Invitée dans l’épisode 16 : Le post-partum est politique, Illana Weizman, militante féministe et autrice, livre une réflexion sur le post-partum et la volonté collective de faire évoluer la situation actuelle. Quelques extraits choisis.

Comment ça se fait qu’en 2020, on ait autant laissé ce sujet de la maternité de côté ?

Illana Weizman : « Je crois que la maternité est une phase très particulière dans la vie d’une femme.
Dans la première et la deuxième vague du féminisme, l’idée était aussi de s’émanciper de la maternité qui était vue comme une injonction au système patriarcal et qui, de toute façon l’est. Il y avait aussi toute la partie « maternité imposée » qui posait problème, et c’était aussi un des combats du féminisme de s’émanciper de cette imposition là. J’ai l’impression qu’aujourd’hui, et c’est récent, on commence à prendre en compte que le fait de devenir mère ne nous met pas en dehors des luttes féministes, au contraire. Il y a beaucoup de femmes qui décident d’être mère, aussi par le poids des injonctions et aussi par envie – on n’a jamais de choix totalement libres quoiqu’il arrive – mais cette période de la maternité est aussi faite d’injonctions et il faut aider les mères à pouvoir vivre cette période au mieux. Quand on fait le choix de devenir mère, on doit avoir le droit d’avoir son libre arbitre, de ne pas être jugée sur toutes les choses qu’on met en place avec son enfant afin de trouver de la liberté, de l’émancipation. »

Tu penses que l’intime, la maternité et le post-partum sont politiques ?

Illana Weizman : « Bien sûr. Dans la dernière vague du féminisme, on commence vraiment à pénétrer ce qui est supposé – en tout cas, c’est ce qu’on nous a dit quand on a lancé #monpostpartum – être du domaine de l’intime. On nous a dit : « Cela ne concerne personne, on n’est pas censé en parler, cela relève de l’intimité, du couple, de la famille ». La maternité, aussi bien que la sexualité, tout ce qui a un rapport avec notre corps, le corps des femmes, est éminemment politique parce que la réalité, c’est que la domination masculine passe par le corps des femmes que ce soit de prendre une femme sans son consentement, que ce soit les violences sexuelles, que ce soit le fait de dire qu’une femme doit être mince, lisse… Tout cela est lié. Cette volonté de gérer le corps des femmes par la patriarcat, cette volonté extérieure, c’est évidemment politique. Il n’y a rien de plus politique que tout ce qui est lié au corps de la femme. »

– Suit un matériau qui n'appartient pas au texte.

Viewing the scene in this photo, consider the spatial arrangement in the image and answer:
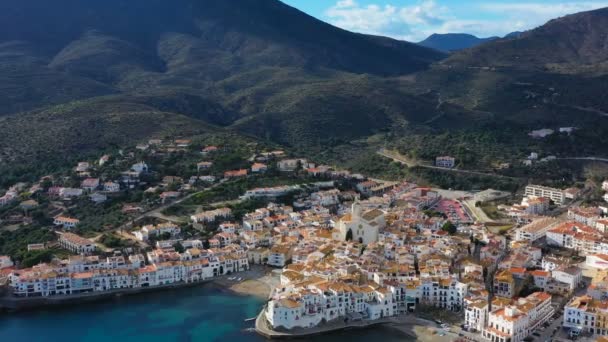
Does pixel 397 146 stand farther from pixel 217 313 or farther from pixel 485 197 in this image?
pixel 217 313

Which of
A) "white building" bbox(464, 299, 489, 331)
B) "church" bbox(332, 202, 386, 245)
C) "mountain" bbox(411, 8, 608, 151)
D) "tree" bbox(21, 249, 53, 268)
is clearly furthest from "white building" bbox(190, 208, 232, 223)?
"mountain" bbox(411, 8, 608, 151)

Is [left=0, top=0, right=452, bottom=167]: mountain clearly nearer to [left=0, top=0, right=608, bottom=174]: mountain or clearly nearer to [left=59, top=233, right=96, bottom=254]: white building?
[left=0, top=0, right=608, bottom=174]: mountain

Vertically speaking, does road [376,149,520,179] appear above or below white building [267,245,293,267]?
above

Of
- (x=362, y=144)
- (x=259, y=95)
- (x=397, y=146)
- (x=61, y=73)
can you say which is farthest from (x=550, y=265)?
(x=61, y=73)

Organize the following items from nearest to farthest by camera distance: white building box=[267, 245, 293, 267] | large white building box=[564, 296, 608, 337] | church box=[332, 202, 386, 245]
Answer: large white building box=[564, 296, 608, 337]
white building box=[267, 245, 293, 267]
church box=[332, 202, 386, 245]

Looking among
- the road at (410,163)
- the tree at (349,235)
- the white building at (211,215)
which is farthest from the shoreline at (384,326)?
the road at (410,163)

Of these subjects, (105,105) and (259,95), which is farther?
(259,95)

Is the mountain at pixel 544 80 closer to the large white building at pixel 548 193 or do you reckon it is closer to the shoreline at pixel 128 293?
the large white building at pixel 548 193
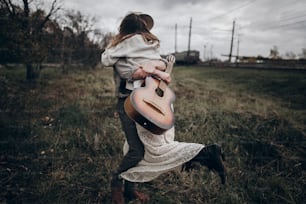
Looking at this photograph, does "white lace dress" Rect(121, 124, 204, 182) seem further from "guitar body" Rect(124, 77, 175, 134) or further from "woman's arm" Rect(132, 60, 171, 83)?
"woman's arm" Rect(132, 60, 171, 83)

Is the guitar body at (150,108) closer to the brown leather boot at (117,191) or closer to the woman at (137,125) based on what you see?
the woman at (137,125)

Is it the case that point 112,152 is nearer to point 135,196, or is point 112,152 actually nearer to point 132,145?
point 135,196

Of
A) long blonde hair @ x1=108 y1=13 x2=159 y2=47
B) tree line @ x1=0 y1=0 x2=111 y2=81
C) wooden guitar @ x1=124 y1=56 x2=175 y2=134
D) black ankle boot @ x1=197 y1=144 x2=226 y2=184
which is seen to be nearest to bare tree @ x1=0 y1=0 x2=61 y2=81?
tree line @ x1=0 y1=0 x2=111 y2=81

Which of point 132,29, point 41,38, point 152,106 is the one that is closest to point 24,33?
point 41,38

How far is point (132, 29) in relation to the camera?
1.62m

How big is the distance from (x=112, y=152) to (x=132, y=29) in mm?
1717

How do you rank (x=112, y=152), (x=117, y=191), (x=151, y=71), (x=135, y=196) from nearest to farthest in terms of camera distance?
1. (x=151, y=71)
2. (x=117, y=191)
3. (x=135, y=196)
4. (x=112, y=152)

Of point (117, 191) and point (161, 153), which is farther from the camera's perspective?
point (117, 191)

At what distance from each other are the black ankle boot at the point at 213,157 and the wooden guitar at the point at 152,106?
1.38 feet

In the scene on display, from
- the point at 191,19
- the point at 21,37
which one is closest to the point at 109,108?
the point at 21,37

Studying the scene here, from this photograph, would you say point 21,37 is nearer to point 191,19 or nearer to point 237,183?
point 237,183

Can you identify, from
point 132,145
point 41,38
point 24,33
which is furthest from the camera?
point 41,38

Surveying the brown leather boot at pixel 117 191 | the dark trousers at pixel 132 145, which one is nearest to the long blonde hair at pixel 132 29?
the dark trousers at pixel 132 145

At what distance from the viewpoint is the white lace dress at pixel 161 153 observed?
1603mm
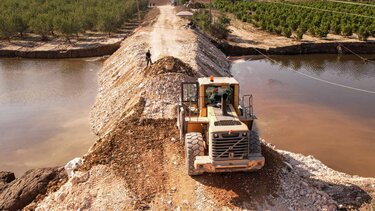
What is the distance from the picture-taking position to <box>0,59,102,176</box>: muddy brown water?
1842 centimetres

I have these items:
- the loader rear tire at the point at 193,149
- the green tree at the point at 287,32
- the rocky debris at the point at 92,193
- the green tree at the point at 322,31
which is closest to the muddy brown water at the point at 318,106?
the green tree at the point at 322,31

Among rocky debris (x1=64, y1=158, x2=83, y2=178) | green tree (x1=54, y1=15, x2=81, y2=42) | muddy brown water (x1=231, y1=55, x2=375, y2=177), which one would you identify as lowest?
muddy brown water (x1=231, y1=55, x2=375, y2=177)

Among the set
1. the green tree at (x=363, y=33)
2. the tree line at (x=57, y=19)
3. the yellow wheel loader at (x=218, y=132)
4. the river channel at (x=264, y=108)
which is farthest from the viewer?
the tree line at (x=57, y=19)

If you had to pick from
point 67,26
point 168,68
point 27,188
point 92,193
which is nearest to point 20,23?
point 67,26

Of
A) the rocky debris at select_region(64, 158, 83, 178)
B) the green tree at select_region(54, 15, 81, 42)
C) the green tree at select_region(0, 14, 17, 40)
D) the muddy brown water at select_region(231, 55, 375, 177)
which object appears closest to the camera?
the rocky debris at select_region(64, 158, 83, 178)

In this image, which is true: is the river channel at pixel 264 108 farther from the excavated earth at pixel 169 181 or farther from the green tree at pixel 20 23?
the green tree at pixel 20 23

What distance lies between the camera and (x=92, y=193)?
1202 cm

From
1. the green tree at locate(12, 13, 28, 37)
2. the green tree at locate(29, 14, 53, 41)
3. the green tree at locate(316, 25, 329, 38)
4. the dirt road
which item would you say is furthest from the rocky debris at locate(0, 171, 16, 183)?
the green tree at locate(316, 25, 329, 38)

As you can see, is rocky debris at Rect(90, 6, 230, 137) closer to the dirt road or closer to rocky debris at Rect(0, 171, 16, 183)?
the dirt road

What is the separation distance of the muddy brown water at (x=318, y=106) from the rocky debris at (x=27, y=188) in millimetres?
11457

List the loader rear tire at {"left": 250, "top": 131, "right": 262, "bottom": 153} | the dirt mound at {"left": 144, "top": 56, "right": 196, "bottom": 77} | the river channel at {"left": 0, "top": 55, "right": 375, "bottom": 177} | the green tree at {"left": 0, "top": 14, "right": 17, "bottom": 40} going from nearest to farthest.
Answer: the loader rear tire at {"left": 250, "top": 131, "right": 262, "bottom": 153}
the river channel at {"left": 0, "top": 55, "right": 375, "bottom": 177}
the dirt mound at {"left": 144, "top": 56, "right": 196, "bottom": 77}
the green tree at {"left": 0, "top": 14, "right": 17, "bottom": 40}

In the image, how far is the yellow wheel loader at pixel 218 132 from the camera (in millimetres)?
11031

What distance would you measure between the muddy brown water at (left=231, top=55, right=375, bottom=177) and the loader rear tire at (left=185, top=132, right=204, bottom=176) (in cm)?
823

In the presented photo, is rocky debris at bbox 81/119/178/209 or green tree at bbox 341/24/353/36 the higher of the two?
green tree at bbox 341/24/353/36
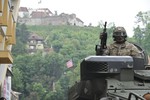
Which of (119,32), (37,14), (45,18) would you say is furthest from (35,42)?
(119,32)

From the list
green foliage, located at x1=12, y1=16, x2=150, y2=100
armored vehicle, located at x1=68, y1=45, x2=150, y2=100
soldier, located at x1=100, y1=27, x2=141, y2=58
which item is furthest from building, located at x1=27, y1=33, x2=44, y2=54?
armored vehicle, located at x1=68, y1=45, x2=150, y2=100

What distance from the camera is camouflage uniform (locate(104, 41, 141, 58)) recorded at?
28.3ft

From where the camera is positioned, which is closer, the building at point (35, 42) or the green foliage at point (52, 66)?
the green foliage at point (52, 66)

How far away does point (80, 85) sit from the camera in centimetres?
838

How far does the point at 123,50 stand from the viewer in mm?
8758

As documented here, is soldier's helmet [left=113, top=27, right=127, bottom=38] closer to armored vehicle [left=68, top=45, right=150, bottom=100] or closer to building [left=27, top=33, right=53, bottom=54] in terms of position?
armored vehicle [left=68, top=45, right=150, bottom=100]

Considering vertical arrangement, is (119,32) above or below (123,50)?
above

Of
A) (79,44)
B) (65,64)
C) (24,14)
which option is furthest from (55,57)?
(24,14)

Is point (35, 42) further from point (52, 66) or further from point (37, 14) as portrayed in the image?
point (37, 14)

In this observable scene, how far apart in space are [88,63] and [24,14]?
553 ft

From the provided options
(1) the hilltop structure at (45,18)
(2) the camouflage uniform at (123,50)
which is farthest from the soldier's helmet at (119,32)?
(1) the hilltop structure at (45,18)

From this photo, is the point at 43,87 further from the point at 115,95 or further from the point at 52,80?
the point at 115,95

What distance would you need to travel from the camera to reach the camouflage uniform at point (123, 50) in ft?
28.3

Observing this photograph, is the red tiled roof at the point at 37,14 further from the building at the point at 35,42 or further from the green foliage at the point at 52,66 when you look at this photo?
the green foliage at the point at 52,66
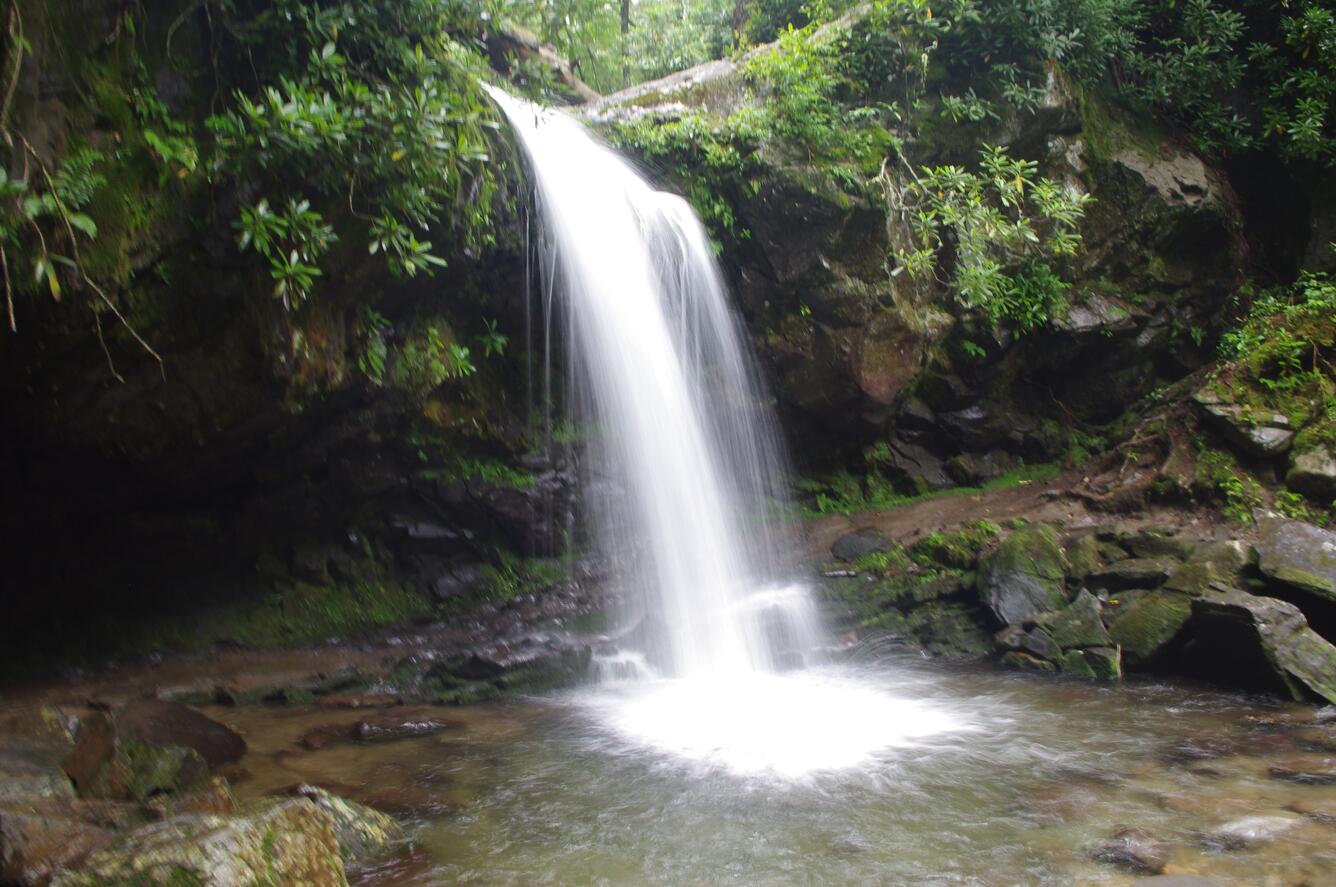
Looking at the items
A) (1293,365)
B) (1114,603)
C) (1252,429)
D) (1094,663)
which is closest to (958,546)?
(1114,603)

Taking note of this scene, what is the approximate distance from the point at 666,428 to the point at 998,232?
4.54 m

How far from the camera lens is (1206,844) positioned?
165 inches

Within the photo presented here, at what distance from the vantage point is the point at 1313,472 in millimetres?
8492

Est-ce que pour toi, la représentation du corps post-partum est violente ?

Illana Weizman : « C’est très violent oui. Et encore une fois, il y a un manque d’informations. Moi, je ne savais pas qu’on garde un corps arrondi pendant quelques temps, je ne savais pas que l’utérus mettait du temps à se remettre en place. Je pensais qu’à la sortie de la maternité le corps redevenait comme avant, surtout que moi, j’étais vraiment dans la soumission de ces injonctions. J’ai fait extrêmement attention à mon poids pendant ma grossesse, je faisais du sport tout le temps – ce qui est une bonne chose, ce n’est pas une maladie, on peut continuer à faire du sport – mais je me pesais tout le temps, je ne voulais pas dépasser les 8-10 kilos, je me suis vraiment mise dans un mode «  je dois faire attention à ce à quoi je ressemble » alors que j’étais en train de vivre un moment extraordinaire et que je n’étais pas là pour me priver ou faire peser des choses sur moi qui me rajoutent de la pression. Et puis, j’étais le cliché de la maternité glorieuse où tout le monde me disait que j’étais resplendissante. Mais le moment où j’ai accouché, où je suis rentrée chez moi, finalement, je me suis rendu compte que le corps post-partum est un champs de bataille. Une fois que l’enfant quitte ton corps, la lumière se déplace sur lui et toi, on te laisse dans les coulisses. C’est pour ça que le post-partum est peu représenté. »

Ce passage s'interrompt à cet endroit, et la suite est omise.